Quand certains créaient leurs troupes et triomphaient à travers le monde, Anna Halprin a préféré s’occuper d’elle-même et des autres, tout en continuant de bousculer les traditions et d’aller de l’avant. « J’envie pourtant la nouvelle génération et prie pour qu’elle améliore notre façon de vivre. La danse sert aussi à cela. Si elle n’est pas une religion, au moins est-elle source de spiritualité. »

« Dance Deck »

article02La nouvelle génération ? Anna Halprin la fréquente justement tous les jours au Mountain Home Studio, entre ses salles de danses et surtout son studio extérieur plus communément appelé « Dance Deck » et qui a vu passer toute une génération d’artistes. « Mon mari Lawrence a conçu ce plateau dès que nous avons emménagé ici. Après la guerre du pacifique, nous avions prévu lui et moi de retourner en Israël pour vivre dans un Kibboutz. Mais nous avons au final choisi de nous installer près de la baie de San Francisco, en harmonie avec la nature et l’environnement. Lawrence a passé énormément de temps dans la forêt pour s’inspirer. Voici comment il aimait la définir » : « Cette plateforme de danse n’a rien d’un objet ; elle ne devient pas un objet dans le paysage, mais fait au contraire parti intégrante de celui-ci. » 

A 92 ans, Anna Halprin n’a jamais quitté ce paradis sur terre, mais continue à se poser des questions sur la vie après mort. « Je suis en train de travailler sur une nouvelle chorégraphie qui s’intitule « Beyond Death ». Je continue aussi de rendre hommage à mon mari en créant plusieurs chorégraphies. La dernière en date s’intitule In the Fever of Love. Elle trouve sa source dans les différents croquis érotiques que dessinait alors Lawrence en pleine guerre du pacifique. Je travaille de même toujours autant sur des variations de Parades and Changes. Nous avons même plusieurs dates de prévues à partir de février 2013 au Berkeley Art Museum !
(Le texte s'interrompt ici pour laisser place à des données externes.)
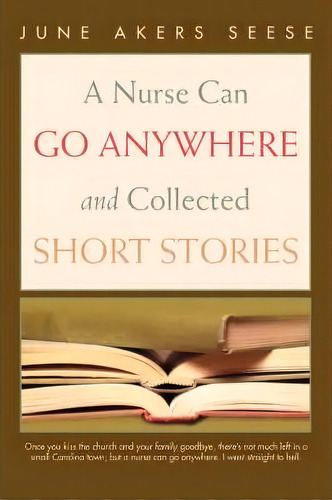 A Nurse Can Go Anywhere And Collected Short Stories, De June Akers Seese. Editorial Iuniverse, Tapa Blanda En Inglés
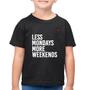 Imagem de Camiseta Algodão Infantil Less Mondays More Weekends - Foca na Moda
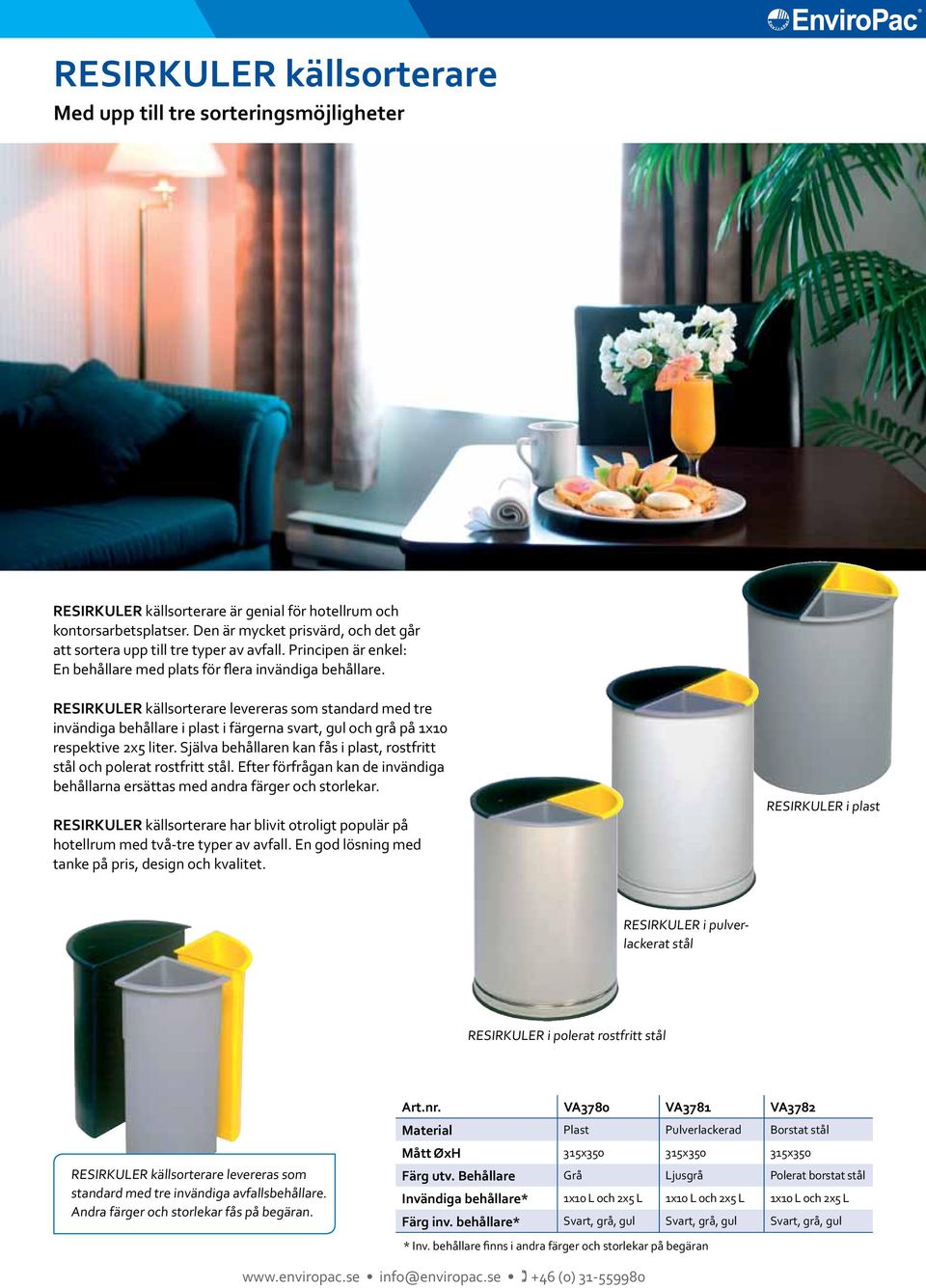 RESIRKULER källsorterare levereras som standard med tre invändiga behållare i plast i färgerna svart, gul och grå på x0 respektive x liter.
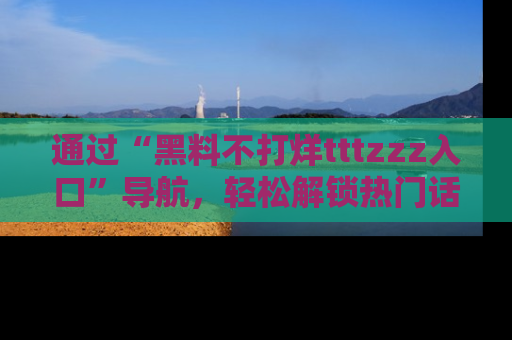 通过“黑料不打烊tttzzz入口”导航,轻松解锁热门话题及娱乐圈黑料内幕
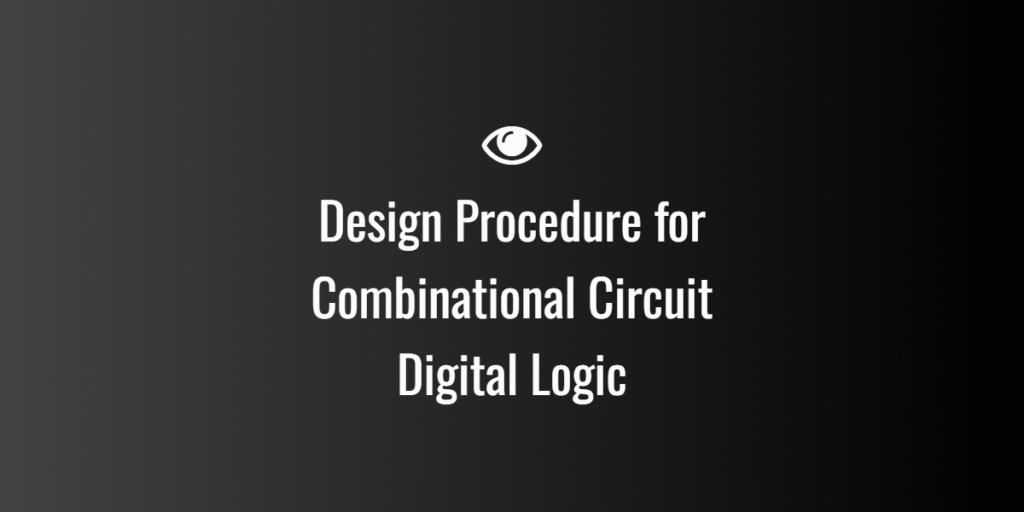 Design Procedure for Combinational Circuit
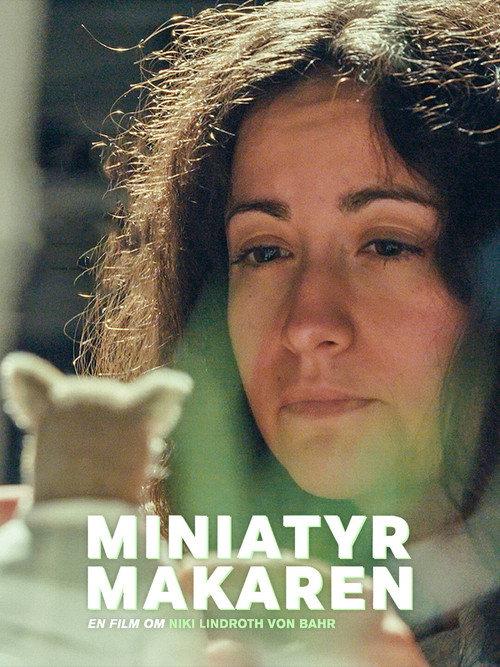 Miniatyrmakaren – en film om Niki Lindroth von Bahr 2024 official movie poster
En attendant, il est 9h54 au Montain Home Studio et Anna Halprin doit mettre fin à notre conversation. D’ici quelques minutes, elle retrouvera ses élèves pour une nouvelle séance qu’elle animera avec la même passion et énergie. De notre côté, il ne nous reste plus qu’une seule chose à faire : « danser sa vie » et maintenant.